### Extracted text
>> begin
The yoga itself was good (teacher was calm and helpful) if understandably simple, and interspersed with songs for the little ones. Junior was the only independently mobile child, yet actually stayed away from the other babies. Mostly! However he hasn't had quite such a good week this week as last, and was quite grumpy and clingy for the second half – unfortunate as this was the set of poses I can actually do…and relaxation involved me and him playing with the blinds as opposed to contemplating our inner peace. In fairness to him, we had done Gymboree earlier in the morning and it wasn't the usual level of stimulation or attention he prefers.

However I felt it was worth it – everyone was a bit surprised to see a Dad, but were very welcoming, and I'll defintely be going back. If only so I can try to remember the theoretical feeling of relaxation, if not the actual feeling!
>> end
### Dataset extract
>> begin
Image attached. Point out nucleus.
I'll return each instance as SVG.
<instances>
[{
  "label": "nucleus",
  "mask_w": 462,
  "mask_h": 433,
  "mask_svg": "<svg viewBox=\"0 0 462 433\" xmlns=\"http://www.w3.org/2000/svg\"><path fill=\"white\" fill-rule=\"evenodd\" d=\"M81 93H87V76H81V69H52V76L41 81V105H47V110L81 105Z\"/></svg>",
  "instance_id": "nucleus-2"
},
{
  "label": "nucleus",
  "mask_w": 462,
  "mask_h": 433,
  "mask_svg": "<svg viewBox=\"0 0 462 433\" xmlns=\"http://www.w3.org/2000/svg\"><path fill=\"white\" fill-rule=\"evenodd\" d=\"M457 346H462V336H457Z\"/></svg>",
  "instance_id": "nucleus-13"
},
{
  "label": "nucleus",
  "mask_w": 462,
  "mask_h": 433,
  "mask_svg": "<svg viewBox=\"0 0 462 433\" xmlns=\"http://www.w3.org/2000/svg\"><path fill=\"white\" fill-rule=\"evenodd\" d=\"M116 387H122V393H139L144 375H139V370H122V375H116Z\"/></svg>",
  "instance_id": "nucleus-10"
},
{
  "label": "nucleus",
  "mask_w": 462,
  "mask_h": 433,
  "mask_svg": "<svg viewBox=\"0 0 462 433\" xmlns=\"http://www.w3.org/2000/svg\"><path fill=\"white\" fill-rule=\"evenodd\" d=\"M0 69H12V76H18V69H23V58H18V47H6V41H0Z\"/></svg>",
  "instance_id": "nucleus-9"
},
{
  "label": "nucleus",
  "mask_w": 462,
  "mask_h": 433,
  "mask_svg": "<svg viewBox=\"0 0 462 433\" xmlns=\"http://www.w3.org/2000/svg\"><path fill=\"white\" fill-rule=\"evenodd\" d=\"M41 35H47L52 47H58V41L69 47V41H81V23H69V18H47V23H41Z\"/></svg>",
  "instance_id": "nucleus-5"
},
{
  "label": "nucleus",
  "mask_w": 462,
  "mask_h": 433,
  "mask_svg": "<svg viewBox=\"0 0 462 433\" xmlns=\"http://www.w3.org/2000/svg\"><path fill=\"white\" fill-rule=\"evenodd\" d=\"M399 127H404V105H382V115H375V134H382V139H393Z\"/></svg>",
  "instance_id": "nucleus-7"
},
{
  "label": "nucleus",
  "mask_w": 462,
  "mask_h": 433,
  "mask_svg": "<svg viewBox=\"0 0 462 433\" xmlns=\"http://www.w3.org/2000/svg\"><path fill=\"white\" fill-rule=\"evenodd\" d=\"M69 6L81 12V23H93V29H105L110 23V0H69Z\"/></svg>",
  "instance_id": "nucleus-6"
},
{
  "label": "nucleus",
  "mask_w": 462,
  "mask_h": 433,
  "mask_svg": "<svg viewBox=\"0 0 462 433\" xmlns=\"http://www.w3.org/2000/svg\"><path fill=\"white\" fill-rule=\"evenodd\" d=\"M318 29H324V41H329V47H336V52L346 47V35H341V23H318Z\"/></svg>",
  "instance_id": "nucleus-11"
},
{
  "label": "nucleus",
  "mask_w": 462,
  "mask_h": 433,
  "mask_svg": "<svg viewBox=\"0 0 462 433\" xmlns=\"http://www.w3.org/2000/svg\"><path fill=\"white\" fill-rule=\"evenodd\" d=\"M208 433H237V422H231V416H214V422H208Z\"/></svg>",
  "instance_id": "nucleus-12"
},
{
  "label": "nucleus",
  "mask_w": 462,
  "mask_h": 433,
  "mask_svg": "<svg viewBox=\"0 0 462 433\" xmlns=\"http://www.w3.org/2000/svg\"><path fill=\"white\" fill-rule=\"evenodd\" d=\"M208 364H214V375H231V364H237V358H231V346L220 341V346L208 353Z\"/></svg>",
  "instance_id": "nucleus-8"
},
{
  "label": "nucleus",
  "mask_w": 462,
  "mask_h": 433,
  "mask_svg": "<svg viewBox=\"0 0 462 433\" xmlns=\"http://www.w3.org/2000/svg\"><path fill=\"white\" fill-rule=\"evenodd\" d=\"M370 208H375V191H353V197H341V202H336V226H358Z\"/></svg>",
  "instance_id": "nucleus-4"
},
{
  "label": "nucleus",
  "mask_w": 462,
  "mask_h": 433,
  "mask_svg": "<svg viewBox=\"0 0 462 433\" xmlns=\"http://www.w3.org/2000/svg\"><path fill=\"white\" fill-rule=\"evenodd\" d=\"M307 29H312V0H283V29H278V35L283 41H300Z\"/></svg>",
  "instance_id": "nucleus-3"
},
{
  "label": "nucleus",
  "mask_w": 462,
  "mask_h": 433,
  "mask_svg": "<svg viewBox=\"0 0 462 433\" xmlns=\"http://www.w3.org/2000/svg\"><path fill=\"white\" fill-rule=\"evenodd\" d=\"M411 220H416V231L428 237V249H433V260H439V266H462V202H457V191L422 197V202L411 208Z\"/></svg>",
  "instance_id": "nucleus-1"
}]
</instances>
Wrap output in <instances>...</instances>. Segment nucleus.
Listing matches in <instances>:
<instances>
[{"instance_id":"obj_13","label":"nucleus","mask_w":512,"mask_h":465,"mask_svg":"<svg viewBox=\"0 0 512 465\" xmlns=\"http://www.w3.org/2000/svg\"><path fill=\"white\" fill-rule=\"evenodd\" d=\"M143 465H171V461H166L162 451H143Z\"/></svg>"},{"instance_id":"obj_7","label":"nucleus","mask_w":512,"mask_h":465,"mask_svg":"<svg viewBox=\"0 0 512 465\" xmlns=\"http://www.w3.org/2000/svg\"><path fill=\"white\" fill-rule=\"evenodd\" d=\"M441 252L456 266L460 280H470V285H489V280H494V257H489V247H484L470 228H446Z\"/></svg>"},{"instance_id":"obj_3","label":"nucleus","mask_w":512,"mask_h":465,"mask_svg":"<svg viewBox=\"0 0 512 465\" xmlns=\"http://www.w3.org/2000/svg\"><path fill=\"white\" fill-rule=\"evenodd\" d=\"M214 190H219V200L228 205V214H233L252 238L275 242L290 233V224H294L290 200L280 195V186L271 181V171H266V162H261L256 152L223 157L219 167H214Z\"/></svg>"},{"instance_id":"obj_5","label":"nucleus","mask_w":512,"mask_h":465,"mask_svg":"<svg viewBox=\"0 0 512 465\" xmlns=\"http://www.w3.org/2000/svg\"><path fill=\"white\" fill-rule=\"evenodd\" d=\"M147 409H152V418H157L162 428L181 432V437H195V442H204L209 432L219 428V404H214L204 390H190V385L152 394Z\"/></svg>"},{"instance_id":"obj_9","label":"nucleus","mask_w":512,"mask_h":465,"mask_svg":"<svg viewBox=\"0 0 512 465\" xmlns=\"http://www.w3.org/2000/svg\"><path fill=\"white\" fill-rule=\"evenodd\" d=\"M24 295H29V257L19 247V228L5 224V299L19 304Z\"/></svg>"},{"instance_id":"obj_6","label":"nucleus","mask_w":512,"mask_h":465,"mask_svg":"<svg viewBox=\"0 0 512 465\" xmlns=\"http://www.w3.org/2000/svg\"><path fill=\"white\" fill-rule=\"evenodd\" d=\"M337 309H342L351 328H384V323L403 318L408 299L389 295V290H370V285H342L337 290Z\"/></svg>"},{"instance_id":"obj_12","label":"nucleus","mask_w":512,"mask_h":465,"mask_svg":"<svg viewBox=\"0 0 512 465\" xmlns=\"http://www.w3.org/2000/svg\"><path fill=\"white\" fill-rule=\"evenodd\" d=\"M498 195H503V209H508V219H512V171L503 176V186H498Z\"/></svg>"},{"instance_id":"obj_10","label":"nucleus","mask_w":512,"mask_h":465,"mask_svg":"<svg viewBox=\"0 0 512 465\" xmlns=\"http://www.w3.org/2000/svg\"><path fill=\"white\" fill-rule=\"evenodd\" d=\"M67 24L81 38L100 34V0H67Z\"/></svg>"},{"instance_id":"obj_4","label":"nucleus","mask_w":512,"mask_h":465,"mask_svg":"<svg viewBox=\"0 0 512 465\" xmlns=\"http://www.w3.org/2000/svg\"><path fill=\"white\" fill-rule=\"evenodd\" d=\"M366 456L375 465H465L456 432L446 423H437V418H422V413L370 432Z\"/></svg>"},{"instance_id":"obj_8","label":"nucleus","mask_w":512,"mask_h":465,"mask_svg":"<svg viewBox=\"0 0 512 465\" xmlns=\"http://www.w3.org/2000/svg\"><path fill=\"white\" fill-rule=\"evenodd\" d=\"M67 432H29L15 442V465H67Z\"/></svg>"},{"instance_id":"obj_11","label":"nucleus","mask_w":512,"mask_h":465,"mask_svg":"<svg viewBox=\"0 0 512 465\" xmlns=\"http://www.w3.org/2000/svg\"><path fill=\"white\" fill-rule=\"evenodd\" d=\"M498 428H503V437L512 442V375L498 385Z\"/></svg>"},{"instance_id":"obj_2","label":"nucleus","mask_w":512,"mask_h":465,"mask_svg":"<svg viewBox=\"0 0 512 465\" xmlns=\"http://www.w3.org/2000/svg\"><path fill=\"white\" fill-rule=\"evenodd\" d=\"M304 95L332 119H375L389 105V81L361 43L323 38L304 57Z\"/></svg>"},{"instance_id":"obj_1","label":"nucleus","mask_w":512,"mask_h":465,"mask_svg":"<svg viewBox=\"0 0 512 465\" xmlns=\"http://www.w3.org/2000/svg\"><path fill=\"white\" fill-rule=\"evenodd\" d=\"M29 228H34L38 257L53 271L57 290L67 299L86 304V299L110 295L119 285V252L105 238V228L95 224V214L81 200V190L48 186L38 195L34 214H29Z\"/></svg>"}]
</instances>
>> end
### Set tasks
A. Write out the passage from the baby yoga post word for word, starting at "The yoga itself" and ending at "attention he prefers.".
B. According to the baby yoga post, what did Junior do earlier on the morning of the class?

### The results
A.
The yoga itself was good (teacher was calm and helpful) if understandably simple, and interspersed with songs for the little ones. Junior was the only independently mobile child, yet actually stayed away from the other babies. Mostly! However he hasn't had quite such a good week this week as last, and was quite grumpy and clingy for the second half – unfortunate as this was the set of poses I can actually do…and relaxation involved me and him playing with the blinds as opposed to contemplating our inner peace. In fairness to him, we had done Gymboree earlier in the morning and it wasn't the usual level of stimulation or attention he prefers.

B. Gymboree.